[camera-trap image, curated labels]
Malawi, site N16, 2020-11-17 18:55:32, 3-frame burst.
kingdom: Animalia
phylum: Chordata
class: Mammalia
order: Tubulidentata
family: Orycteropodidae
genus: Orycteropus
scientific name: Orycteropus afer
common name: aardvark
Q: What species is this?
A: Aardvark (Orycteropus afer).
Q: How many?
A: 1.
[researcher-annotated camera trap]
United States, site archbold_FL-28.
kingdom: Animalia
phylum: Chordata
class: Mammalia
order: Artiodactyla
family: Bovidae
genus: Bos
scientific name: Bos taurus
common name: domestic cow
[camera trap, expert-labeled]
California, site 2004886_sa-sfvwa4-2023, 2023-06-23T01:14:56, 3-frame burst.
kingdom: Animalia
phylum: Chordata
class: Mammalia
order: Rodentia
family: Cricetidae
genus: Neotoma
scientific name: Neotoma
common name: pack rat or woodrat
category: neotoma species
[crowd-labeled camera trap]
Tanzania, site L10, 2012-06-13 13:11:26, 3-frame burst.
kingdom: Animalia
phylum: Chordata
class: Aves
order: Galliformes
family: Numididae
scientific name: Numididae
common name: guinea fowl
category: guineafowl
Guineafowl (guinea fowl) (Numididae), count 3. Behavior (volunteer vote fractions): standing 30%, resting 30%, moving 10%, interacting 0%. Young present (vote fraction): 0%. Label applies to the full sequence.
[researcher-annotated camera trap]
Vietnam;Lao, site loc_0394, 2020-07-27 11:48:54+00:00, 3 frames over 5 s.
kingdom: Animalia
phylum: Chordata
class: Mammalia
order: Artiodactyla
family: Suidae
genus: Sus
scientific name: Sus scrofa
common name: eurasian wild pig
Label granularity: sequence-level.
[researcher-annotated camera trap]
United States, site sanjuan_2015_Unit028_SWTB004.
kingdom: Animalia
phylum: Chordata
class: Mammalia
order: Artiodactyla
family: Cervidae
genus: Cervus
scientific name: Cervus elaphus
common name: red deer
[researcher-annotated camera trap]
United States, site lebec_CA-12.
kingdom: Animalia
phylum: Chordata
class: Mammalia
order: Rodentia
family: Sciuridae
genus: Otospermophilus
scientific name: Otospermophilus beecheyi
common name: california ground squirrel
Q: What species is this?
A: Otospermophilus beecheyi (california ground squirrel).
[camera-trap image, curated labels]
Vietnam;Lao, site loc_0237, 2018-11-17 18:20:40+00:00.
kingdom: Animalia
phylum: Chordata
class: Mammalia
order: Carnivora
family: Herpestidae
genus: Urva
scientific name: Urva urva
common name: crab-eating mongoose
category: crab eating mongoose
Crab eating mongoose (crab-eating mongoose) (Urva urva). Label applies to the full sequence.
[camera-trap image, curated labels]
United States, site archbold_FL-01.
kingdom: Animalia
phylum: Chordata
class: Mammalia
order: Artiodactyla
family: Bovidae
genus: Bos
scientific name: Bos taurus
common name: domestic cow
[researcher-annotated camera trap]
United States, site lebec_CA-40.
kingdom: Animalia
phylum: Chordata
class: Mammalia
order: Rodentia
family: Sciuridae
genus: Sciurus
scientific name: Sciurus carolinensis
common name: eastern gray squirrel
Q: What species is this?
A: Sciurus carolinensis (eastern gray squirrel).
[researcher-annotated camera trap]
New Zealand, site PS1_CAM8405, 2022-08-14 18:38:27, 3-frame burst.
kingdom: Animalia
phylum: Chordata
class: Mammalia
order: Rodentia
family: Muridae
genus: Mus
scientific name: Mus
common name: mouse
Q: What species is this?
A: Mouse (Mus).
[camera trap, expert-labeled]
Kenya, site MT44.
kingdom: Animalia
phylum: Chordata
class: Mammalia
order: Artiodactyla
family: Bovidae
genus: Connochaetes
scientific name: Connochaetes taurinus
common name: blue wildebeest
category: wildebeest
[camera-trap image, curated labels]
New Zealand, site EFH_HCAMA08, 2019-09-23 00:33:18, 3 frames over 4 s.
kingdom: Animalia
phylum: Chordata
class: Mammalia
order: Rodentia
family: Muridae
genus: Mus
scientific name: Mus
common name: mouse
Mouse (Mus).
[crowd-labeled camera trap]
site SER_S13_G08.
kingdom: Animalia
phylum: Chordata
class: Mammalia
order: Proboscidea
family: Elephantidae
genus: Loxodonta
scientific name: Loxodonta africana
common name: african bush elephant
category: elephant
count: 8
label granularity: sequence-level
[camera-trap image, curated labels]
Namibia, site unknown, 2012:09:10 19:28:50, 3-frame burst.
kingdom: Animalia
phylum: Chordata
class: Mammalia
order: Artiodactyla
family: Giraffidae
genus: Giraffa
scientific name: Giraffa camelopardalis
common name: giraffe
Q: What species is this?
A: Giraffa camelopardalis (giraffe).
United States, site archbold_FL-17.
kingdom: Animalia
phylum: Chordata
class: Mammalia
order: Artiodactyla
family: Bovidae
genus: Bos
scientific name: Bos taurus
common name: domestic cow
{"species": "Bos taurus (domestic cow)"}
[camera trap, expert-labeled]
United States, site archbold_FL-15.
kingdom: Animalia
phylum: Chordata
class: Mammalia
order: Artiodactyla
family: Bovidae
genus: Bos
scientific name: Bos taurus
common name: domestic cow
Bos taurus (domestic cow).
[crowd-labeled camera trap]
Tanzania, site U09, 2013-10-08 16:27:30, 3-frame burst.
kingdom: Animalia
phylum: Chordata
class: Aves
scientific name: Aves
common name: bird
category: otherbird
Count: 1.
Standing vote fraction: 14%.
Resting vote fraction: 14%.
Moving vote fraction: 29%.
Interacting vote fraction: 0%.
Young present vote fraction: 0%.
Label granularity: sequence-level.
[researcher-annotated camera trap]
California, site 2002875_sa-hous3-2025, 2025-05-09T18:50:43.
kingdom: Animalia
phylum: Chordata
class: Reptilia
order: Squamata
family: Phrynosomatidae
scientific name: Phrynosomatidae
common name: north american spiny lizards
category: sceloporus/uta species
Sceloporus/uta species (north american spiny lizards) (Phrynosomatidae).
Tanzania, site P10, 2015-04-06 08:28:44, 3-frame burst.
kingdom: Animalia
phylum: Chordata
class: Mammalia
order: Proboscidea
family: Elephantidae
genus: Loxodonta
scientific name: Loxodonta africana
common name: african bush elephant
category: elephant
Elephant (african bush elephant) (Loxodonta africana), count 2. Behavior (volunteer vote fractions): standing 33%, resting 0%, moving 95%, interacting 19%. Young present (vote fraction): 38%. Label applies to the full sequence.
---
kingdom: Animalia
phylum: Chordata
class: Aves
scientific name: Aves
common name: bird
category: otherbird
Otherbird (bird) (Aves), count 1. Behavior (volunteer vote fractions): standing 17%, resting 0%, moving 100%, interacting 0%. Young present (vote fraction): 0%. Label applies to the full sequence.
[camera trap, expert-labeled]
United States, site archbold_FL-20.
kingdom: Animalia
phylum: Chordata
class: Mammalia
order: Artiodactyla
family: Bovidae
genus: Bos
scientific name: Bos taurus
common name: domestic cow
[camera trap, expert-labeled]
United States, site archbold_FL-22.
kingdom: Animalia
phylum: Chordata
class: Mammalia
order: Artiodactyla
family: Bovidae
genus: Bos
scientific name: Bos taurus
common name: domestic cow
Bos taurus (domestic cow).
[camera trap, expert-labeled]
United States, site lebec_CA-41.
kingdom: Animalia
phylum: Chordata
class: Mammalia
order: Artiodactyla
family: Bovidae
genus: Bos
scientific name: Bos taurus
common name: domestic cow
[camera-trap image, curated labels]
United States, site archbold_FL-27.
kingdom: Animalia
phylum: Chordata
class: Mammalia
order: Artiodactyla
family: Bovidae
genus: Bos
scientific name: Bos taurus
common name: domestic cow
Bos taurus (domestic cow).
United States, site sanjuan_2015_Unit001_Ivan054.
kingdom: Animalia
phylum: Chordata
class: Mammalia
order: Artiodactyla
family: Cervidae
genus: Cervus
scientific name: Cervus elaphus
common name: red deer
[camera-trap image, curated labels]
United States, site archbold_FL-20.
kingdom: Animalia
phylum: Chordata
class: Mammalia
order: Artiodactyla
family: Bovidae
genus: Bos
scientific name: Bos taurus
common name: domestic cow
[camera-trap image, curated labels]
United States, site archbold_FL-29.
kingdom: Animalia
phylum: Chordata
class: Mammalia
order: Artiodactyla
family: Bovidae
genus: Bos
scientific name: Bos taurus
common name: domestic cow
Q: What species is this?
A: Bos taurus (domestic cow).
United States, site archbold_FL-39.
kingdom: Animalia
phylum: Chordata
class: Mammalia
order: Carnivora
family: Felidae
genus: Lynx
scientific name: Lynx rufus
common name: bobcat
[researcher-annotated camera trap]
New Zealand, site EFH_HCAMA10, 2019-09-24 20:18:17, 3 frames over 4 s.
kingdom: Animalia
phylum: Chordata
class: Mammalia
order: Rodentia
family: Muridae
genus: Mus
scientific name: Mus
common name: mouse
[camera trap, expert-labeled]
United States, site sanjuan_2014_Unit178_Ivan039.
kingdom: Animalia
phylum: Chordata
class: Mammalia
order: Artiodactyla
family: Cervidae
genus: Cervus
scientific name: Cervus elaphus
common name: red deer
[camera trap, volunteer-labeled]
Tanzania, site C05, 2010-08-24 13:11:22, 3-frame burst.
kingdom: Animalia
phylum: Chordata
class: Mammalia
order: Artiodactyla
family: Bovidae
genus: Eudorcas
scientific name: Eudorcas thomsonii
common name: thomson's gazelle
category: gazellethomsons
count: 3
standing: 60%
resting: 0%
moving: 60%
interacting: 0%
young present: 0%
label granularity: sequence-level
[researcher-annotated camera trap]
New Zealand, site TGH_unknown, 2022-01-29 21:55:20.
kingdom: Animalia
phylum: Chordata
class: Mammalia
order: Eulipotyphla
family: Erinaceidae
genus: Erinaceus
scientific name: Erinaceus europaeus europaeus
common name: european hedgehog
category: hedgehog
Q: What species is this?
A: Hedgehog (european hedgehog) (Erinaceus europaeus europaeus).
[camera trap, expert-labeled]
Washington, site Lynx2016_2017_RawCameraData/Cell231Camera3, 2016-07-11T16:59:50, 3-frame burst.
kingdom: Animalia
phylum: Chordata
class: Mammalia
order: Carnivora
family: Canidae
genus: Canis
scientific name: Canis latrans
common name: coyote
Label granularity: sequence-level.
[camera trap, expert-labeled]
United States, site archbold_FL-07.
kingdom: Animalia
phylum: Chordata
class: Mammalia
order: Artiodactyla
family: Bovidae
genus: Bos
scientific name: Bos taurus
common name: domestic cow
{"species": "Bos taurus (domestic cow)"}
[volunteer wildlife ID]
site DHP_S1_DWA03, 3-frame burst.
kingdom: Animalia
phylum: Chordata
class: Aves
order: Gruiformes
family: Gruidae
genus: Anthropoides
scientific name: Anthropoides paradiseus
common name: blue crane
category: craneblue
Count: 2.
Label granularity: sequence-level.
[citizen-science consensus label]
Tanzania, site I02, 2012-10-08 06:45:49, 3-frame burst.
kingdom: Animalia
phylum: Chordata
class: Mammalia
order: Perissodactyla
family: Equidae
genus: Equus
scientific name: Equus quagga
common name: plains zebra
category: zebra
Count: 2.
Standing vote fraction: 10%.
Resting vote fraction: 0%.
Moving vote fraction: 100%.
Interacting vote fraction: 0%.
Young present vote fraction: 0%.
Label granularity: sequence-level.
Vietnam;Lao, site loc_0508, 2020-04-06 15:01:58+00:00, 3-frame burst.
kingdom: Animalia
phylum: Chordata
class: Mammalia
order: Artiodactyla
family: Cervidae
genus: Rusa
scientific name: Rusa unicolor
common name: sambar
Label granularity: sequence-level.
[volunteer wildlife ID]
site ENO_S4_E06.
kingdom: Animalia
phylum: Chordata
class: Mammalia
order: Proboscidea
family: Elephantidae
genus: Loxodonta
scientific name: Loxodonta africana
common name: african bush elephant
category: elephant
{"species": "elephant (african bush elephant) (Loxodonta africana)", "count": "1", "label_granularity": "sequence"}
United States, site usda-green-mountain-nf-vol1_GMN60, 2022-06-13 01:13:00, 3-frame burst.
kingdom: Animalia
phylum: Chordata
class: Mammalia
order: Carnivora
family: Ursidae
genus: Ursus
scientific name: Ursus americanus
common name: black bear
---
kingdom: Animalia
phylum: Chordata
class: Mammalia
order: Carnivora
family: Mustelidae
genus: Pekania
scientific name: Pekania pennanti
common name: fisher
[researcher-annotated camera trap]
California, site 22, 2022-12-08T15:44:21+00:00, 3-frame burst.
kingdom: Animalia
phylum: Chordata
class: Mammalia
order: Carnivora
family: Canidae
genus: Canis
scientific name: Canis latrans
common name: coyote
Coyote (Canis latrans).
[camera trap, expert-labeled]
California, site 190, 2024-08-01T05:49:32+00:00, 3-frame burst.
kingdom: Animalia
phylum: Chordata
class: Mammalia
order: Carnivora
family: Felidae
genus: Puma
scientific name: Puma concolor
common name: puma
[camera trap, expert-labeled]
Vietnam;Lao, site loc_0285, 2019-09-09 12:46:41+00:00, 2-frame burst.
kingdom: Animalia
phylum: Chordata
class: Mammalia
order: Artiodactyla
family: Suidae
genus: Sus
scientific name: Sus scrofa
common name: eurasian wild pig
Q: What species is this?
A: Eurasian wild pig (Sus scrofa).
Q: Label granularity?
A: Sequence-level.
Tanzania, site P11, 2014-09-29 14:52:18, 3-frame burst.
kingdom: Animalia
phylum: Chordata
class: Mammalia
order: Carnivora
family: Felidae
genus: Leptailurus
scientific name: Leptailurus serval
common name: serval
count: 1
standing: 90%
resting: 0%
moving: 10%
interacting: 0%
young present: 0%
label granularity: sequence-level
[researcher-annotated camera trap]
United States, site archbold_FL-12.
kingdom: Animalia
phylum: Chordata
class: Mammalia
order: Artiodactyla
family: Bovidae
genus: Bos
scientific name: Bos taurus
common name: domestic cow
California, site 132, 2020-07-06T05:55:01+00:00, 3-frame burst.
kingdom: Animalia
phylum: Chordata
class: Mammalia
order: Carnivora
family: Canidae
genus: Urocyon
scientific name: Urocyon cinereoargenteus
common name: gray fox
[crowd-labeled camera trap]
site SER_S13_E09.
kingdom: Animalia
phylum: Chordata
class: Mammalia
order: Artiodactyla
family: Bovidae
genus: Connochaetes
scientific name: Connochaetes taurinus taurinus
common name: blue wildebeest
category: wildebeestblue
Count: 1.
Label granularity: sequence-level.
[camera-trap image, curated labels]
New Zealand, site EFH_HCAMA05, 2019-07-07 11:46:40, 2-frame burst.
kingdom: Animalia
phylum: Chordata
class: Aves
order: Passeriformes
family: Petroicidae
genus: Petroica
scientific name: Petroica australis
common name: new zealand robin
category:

────────

*WORK TO COMPLETE:*
Restate the data verbatim through the "A: Aardvark (Orycteropus afer)." line.

*EXERCISE RESPONSE:*
[camera-trap image, curated labels]
Malawi, site N16, 2020-11-17 18:55:32, 3-frame burst.
kingdom: Animalia
phylum: Chordata
class: Mammalia
order: Tubulidentata
family: Orycteropodidae
genus: Orycteropus
scientific name: Orycteropus afer
common name: aardvark
Q: What species is this?
A: Aardvark (Orycteropus afer).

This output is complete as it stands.